Aim of the task:
Everything in the records except the pictures must be copied out exactly.
══ Supplied entries
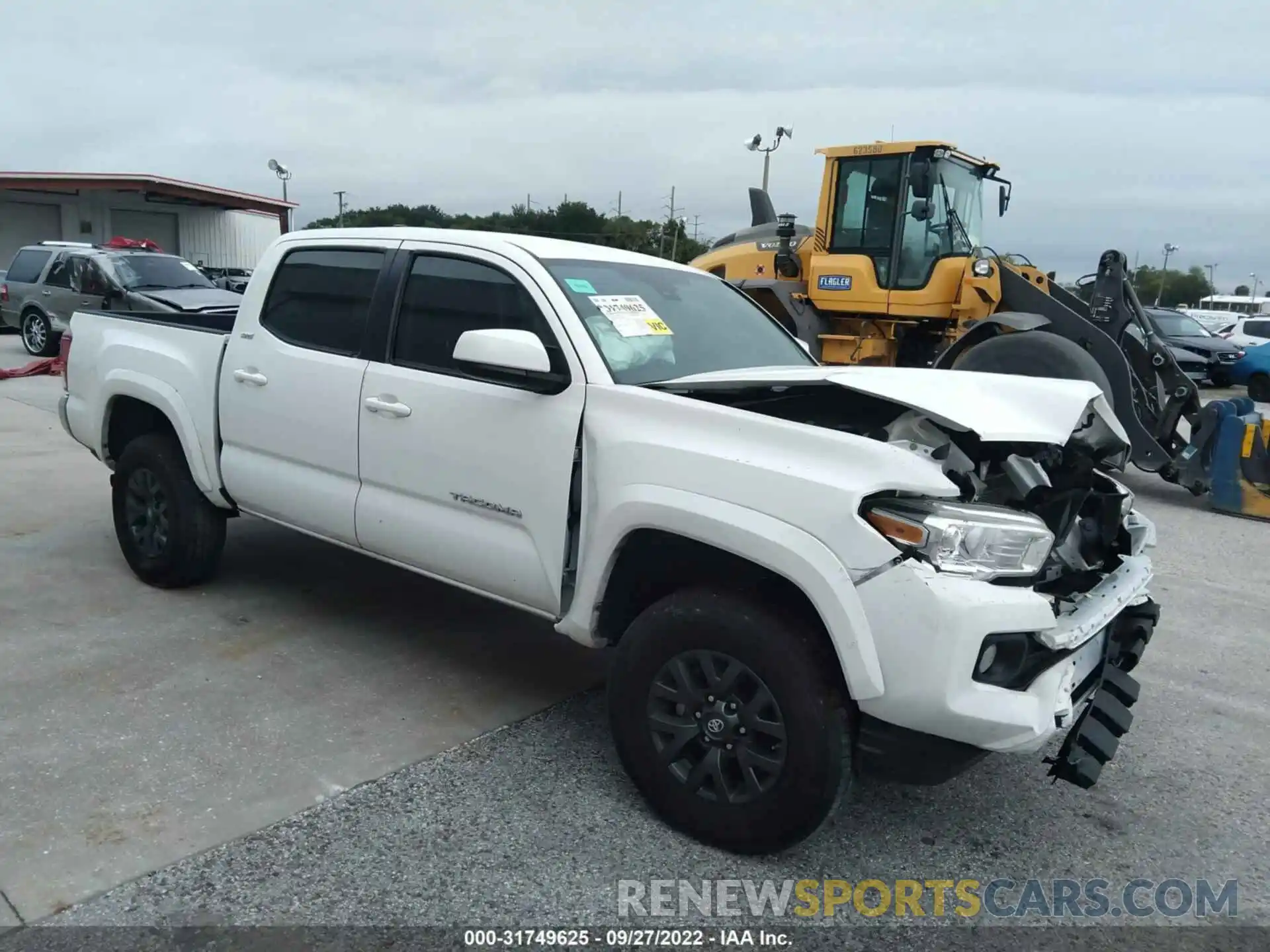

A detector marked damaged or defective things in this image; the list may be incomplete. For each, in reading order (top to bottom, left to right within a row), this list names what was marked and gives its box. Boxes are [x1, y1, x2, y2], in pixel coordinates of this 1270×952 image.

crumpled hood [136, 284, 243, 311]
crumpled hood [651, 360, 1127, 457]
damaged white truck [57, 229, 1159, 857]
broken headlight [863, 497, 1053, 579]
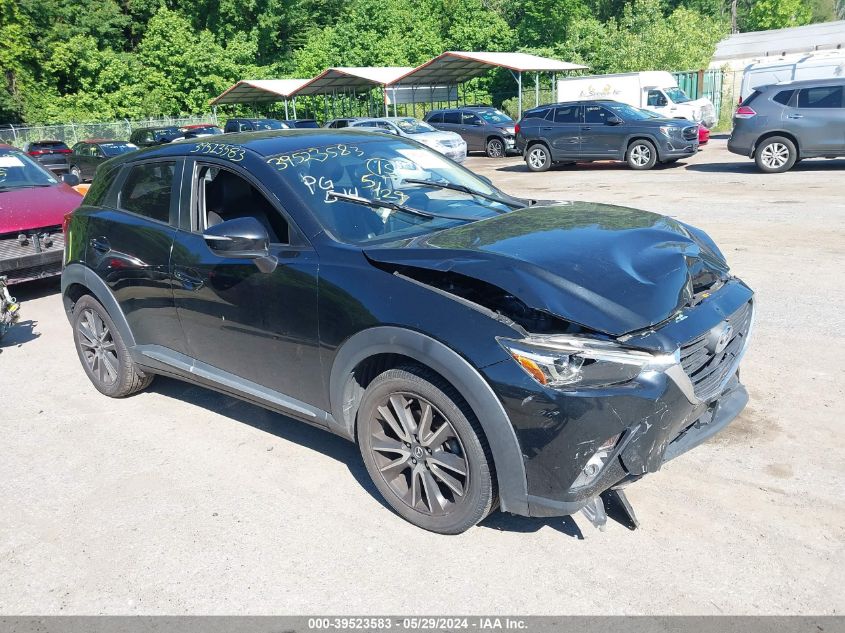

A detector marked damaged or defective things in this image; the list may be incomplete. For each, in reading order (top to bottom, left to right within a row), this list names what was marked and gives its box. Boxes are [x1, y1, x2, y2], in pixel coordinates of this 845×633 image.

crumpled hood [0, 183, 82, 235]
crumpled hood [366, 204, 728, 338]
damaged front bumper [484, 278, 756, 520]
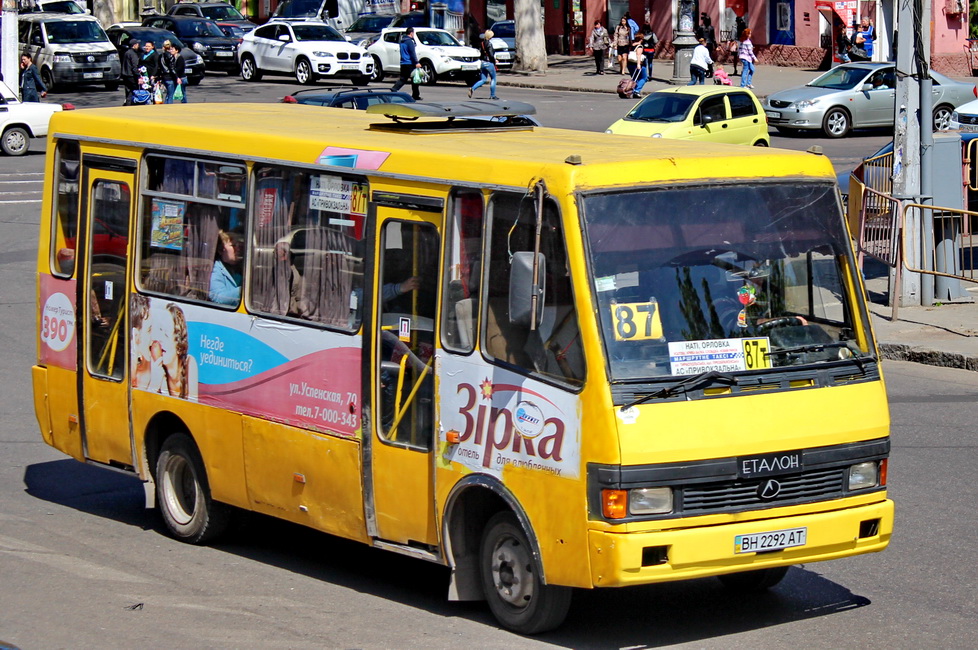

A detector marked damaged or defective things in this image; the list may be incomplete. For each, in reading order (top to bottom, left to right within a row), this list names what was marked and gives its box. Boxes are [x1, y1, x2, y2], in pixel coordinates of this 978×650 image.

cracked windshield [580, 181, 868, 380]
════
Result of the exercise:
A detector marked damaged or defective things in this image; the list may be incomplete. For each, in reading order (top to bottom, left to right within a row), this list names what was marked and gives its box. Boxes are [x1, y1, x2, y2], in pixel coordinates of this 1270×952 image.

crumpled hood [136, 284, 243, 311]
crumpled hood [651, 360, 1127, 457]
damaged white truck [57, 229, 1159, 857]
broken headlight [863, 497, 1053, 579]

A detector marked damaged or defective things in this image; the list may be incomplete. For each, in reading order (top to bottom, left to right within a row), this list names what was marked and gives its box. Boxes are [x1, y1, x2, y2], in pixel coordinates of this 845×633 image.

crumpled hood [0, 183, 82, 235]
crumpled hood [366, 204, 728, 338]
damaged front bumper [484, 278, 756, 520]

A detector marked damaged or defective things in this image; the list may be incomplete. For each, in reading order (top to bottom, left to right within a row), this list names what was marked and gives its box. Boxes are [x1, y1, x2, y2], in pixel coordinates of this 978×650 image.

cracked windshield [580, 181, 868, 380]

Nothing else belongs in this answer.